**Provided passage**
•••

- Geographic distribution: Historically: Balkans, Caucasus, Northern China (presumably); Today: Volga region;
- Linguistic classification: TurkicOghuric;
- Subdivisions: Chuvash; † Bulgar; † Onogur; † Khazar (branch classification within the Turkic family is disputed); † Tuoba (disputed); † Pannonian Avar (disputed);

Language codes
- Glottolog: bolg1249

= Oghuric languages =

Branch of the Turkic languages

The Oghuric, Onoguric, or Oguric languages (also known as Bulgar, Bulgharic, Bolgar, Pre-Proto-Bulgaric, or Lir-Turkic and r-Turkic) are a branch of the Turkic language family. The only extant member of the group is the Chuvash language. The first to branch off from the Turkic family, the Oghuric languages show significant divergence from other Turkic languages, which all share a later common ancestor. Languages from this family were spoken in some nomadic tribal confederations, such as those of the Onogurs or Ogurs, Bulgars and Khazars.

•••

**Data shown**
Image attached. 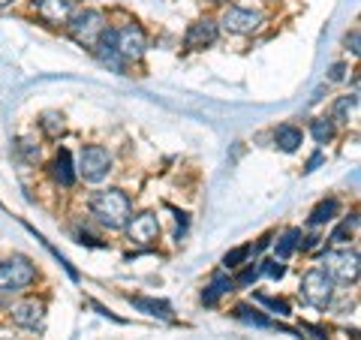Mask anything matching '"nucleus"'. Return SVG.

•••

**What the task requires**
Please answer these from the text on Oghuric languages:
(a) What region is given as where these languages are spoken today?
(b) What is the Glottolog code listed for the group?
(c) Which language is the only extant member of the group?

**Solution**
(a) The Volga region.
(b) bolg1249
(c) Chuvash.